Lmao. Ah. In that case I still think people surf more sites than they delete, and would rate being able to connect to a site as being more important than being able to delete it from browser history. Either way though, in that context it is rather humorous, accurate or not.
What you’ve written is great, though. A lot of people talk about the good old days, say that people used to be different, and say things about kids these days. They view the past as something totally separate, and don’t realise the present will be part of history in an instant. They forget that history is happening as they live and wait. In hindsight, things seem simple. ‘Don’t invade Russia in the winter, you fools!’ ‘Don’t try to assassinate the archduke!’ ‘You were too cocky, that’s why he was elected!’. People say they’d have done different, that they would have thrived in an older, and in their op
inion better time. But people haven’t changed. Our society may have, but it doesn’t stop bad things happening. They act shocked. “How could this happen in 2017?”. The past is isolated from the present in their minds. And sometimes I find myself thinking like that, too.
Very true. People's basic nature changes very little over huge spans of time. We have more cultural development to draw on, and the benefit of more available knowledge from the past, but if we don't take advantage of that we are no more evolved in a meaningful sense than our recent ancestors. Technology evolves faster than humanity, we quickly out reach our ability to rely on ethics and responsibility to guide our tools. But this too is not new, almost every leap forward has been met with cries of the end of times or decency.
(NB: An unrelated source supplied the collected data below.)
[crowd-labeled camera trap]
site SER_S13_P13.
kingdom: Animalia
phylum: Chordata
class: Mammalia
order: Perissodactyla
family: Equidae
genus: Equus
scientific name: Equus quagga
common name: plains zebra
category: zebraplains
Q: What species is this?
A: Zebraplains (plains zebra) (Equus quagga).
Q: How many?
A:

We just have to recognize that the world we know is not the world the future will know, that good or bad times are what they are in a moment, and looking back in historical context may change how we see that moment in the future. We get lost in detail, but history and society only remember the broad arch of things. If we strive to accept and care for each other as best we are able, we have done what we could and what happens after is up to those of the future.